╔══

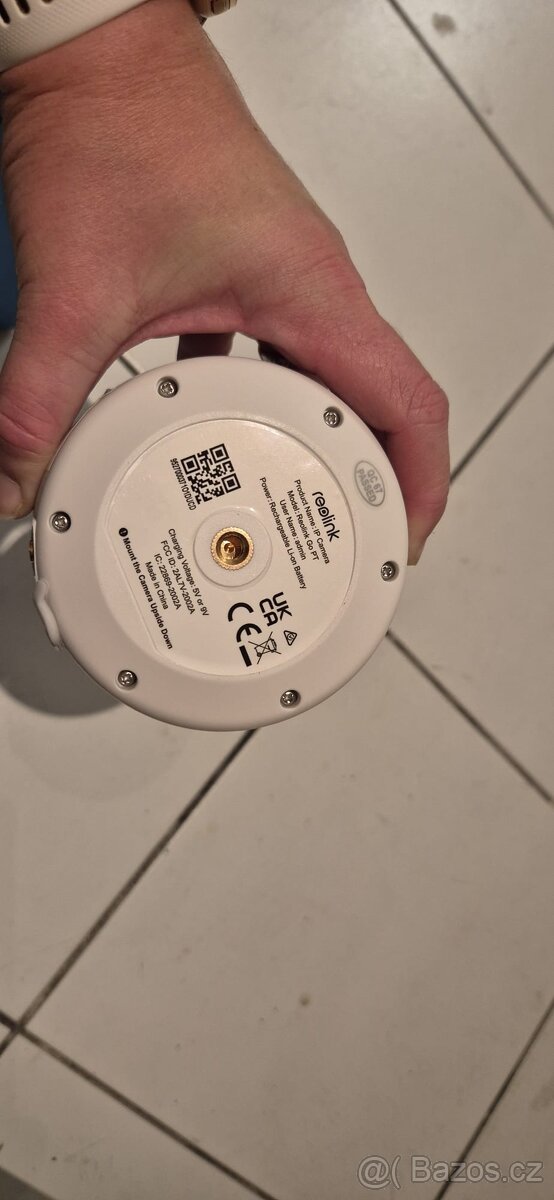 Bezdrátová bezpečnostní kamera zn. Reolink Go PT + Reolink S - 4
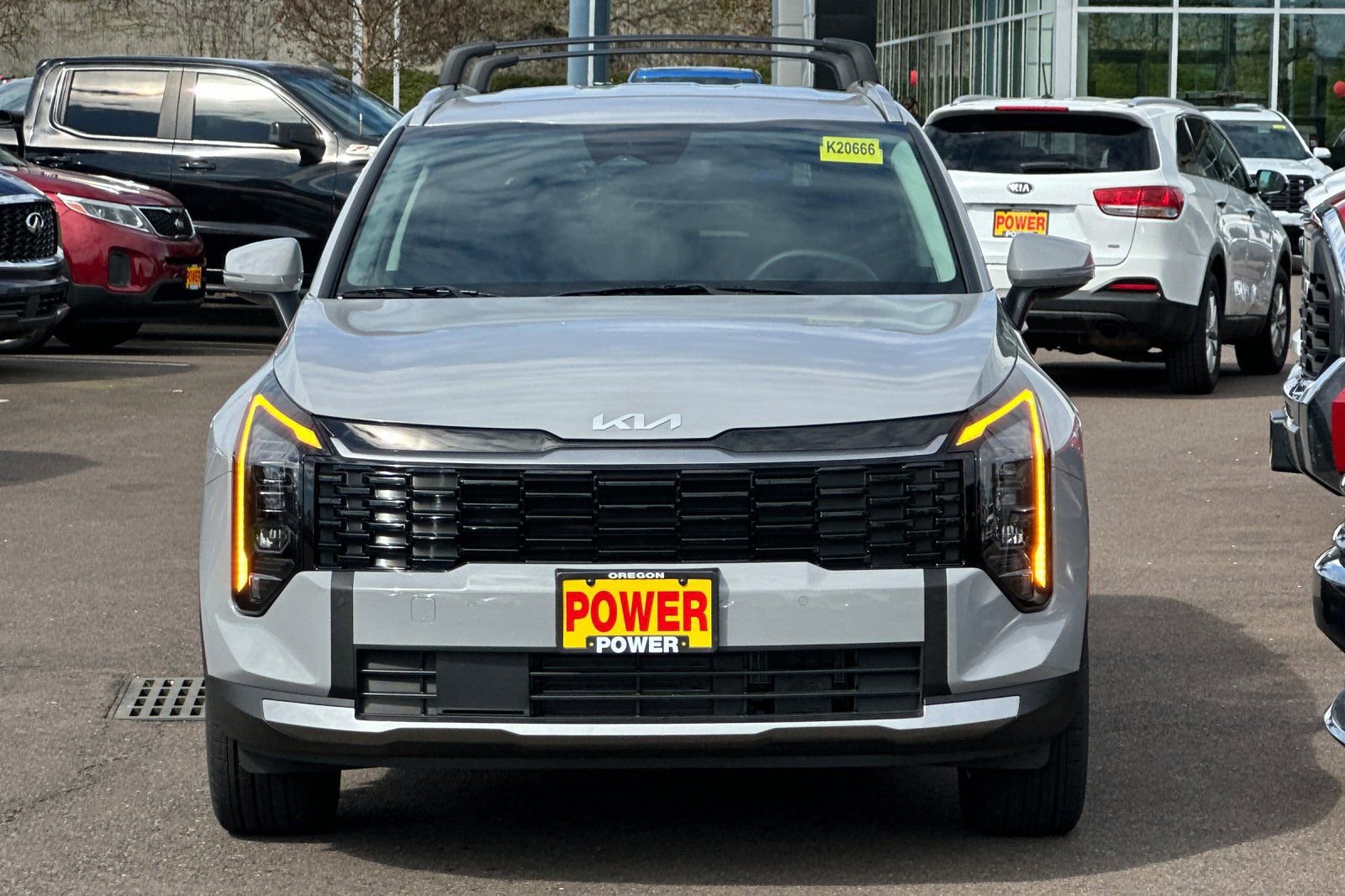 New 2026 Kia Sportage EX AWD/4WD image 3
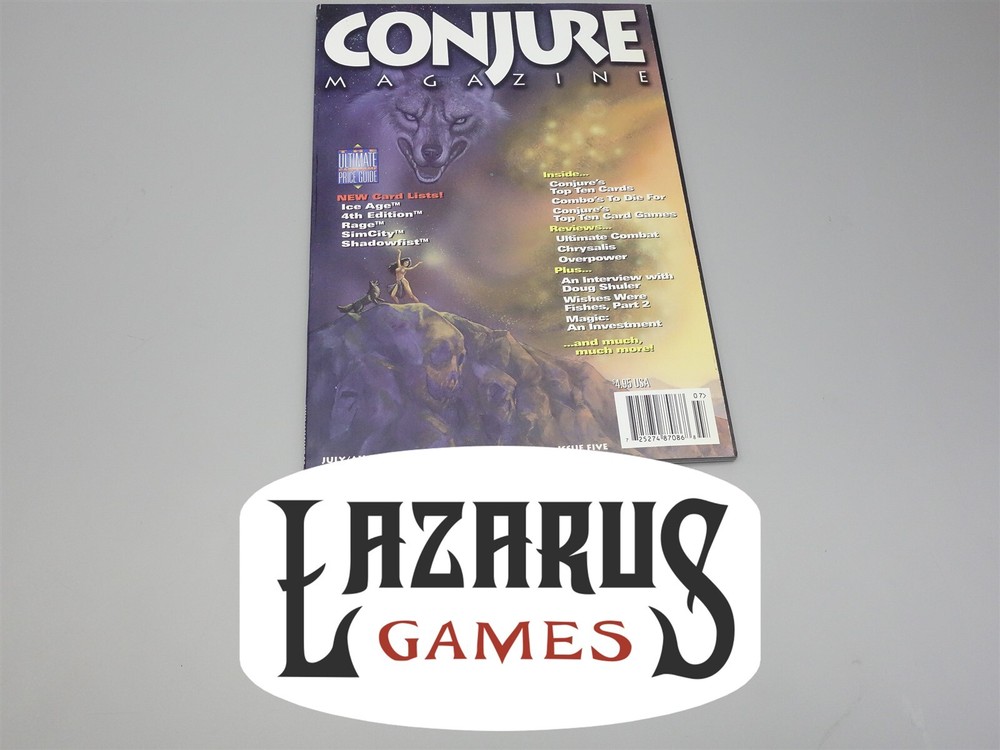 Conjure Magazine: Issue # 5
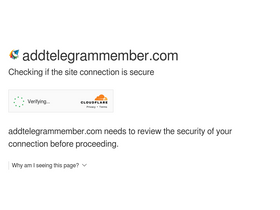 'addtelegrammember.com' screenshot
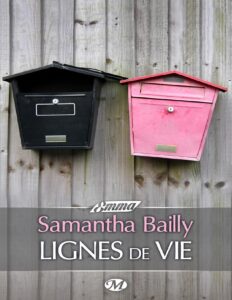 Lignes de vie by Samantha Bailly, book cover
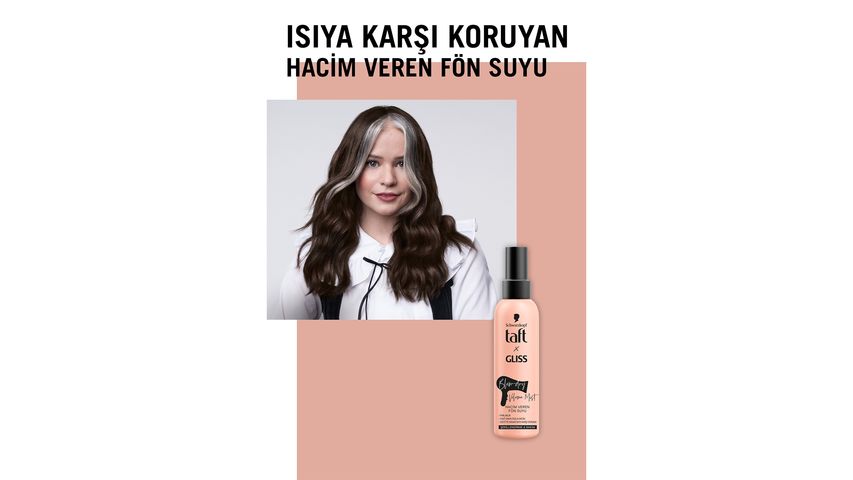 Taft & Gliss Blow Mist Fön Suyu 150 ml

╚══

• Task statement
Retype the whole listing word for word. Skip the pictures.

• Answer below
 Bezdrátová bezpečnostní kamera zn. Reolink Go PT + Reolink S - 4
 New 2026 Kia Sportage EX AWD/4WD image 3
 Conjure Magazine: Issue # 5
 'addtelegrammember.com' screenshot
 Lignes de vie by Samantha Bailly, book cover
 Taft & Gliss Blow Mist Fön Suyu 150 ml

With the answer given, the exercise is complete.